Nokia’s stumbling performance is slowing the economic growth of Finland, with exports of mobile software and services from the world’s largest phone maker down last year.
Service exports fell 7 percent in the country, and even though exports of goods increased 10 percent the overall economy grew a lower-than-expected 3.1 percent. Meanwhile, the Espoo, Finland-based phone maker aims to regain market share under new management. Earlier last month, it announced plans to team up with Microsoft and adopt Windows Phone as its main mobile operating system.
In the process it is abandoning the MeeGo, which it was developing with Intel, as well as phasing out Symbian, its own longstanding operating system. That translates to potentially massive layoffs, many in Finland. Nokia will cut jobs among 6,500 research and development positions and some 3,000 employees work on the beleaguered Symbian OS. The company currently employs 19,840 people.

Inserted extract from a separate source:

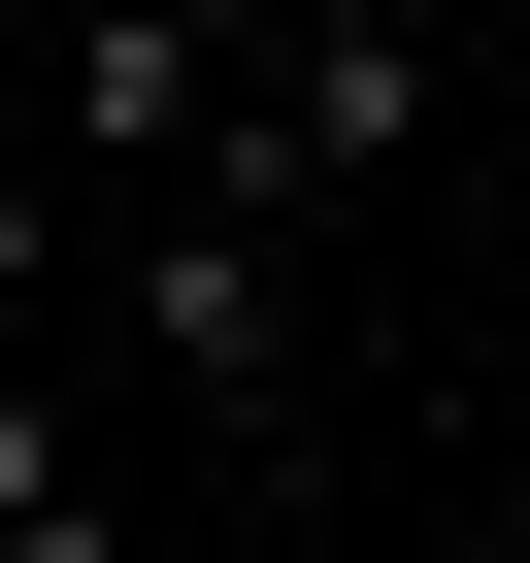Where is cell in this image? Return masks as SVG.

“This is the biggest structural reform which has ever impacted new technology in Finland,” said Mauri Pekkarinen, Finland’s economy minister. The government will try to help people find other jobs, while unions are demanding severance packages of 100,000 euros, or around $138,000, per employee.
Nokia is struggling to compete with more robust mobile platforms like Apple’s iOS and Google’s Android after failing to foresee shifting consumer demand from so-called feature phones to smartphones. Although Nokia has lost market share, particularly in the U.S., and is being squeezed at both the low and high ends of the market, it remains the world’s largest phone manufacturer by units sold.